Sullivan, a commissioner whose ward includes the intersection, said he's surprised there aren't more crashes along the .2 mile between the Westmoreland County road's intersections with Raymaley Road and Route 130.
He likened that stretch to going through an obstacle course, and said he witnessed cars hitting potholes and curbs there while teaching his daughters how to drive.
“The reconstruction of the roadway will not only provide for safer travel, but also improve the look of a heavily traveled area of the township,” Sullivan said.
“The entire road structure is a mess, and it has been that way for a long time.”
In January, Westmoreland County commissioners approved an agreement with the state in which they updated the estimated cost from $1.84 million to $3.62 million.The state will pay for 80 percent, with the county picking up the rest through its liquid-fuels funding.
County Engineer Henry Fitz said the cost of acquiring rights-of-way boosted the estimated price. The increase was expected, but the state generally waits to revise project agreements to avoid tying up money for projects before they occur, he said.
One of the enhancements will be the addition of a left-turn lane at the Route 130 intersection.
The construction also will include a new bridge over a creek and provide a safer turn from Harrison City-Export Road onto Municipal Court, which leads to the township offices and the municipal park.
“It's pretty narrow there,” Fitz said. “It's an old road, so that will be a big improvement.”
The state is scheduled to award a contract on April 25, Fitz said.
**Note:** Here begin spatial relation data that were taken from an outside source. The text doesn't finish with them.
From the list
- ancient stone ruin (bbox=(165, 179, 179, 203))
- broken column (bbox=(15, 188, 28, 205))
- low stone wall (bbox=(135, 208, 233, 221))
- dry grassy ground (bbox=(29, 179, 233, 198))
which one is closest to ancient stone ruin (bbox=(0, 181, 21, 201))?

Construction is on pace to begin this summer and continue through the fall of 2014.
An officer with the Penn-Trafford Business Association said she thinks the project will be a significant improvement for drivers in the busy Harrison City business district.
“I just think, for the sake of safety, that it's probably long overdue and a necessity,” said Gail Collier, the group's vice president.
Sullivan said he looks at the project as the first phase to a potential reconstruction of the Route 130 corridor.
“As the road improvements progress, so will the development of business,” he said. “The township needs these type of infrastructure improvements to compete for even small businesses.”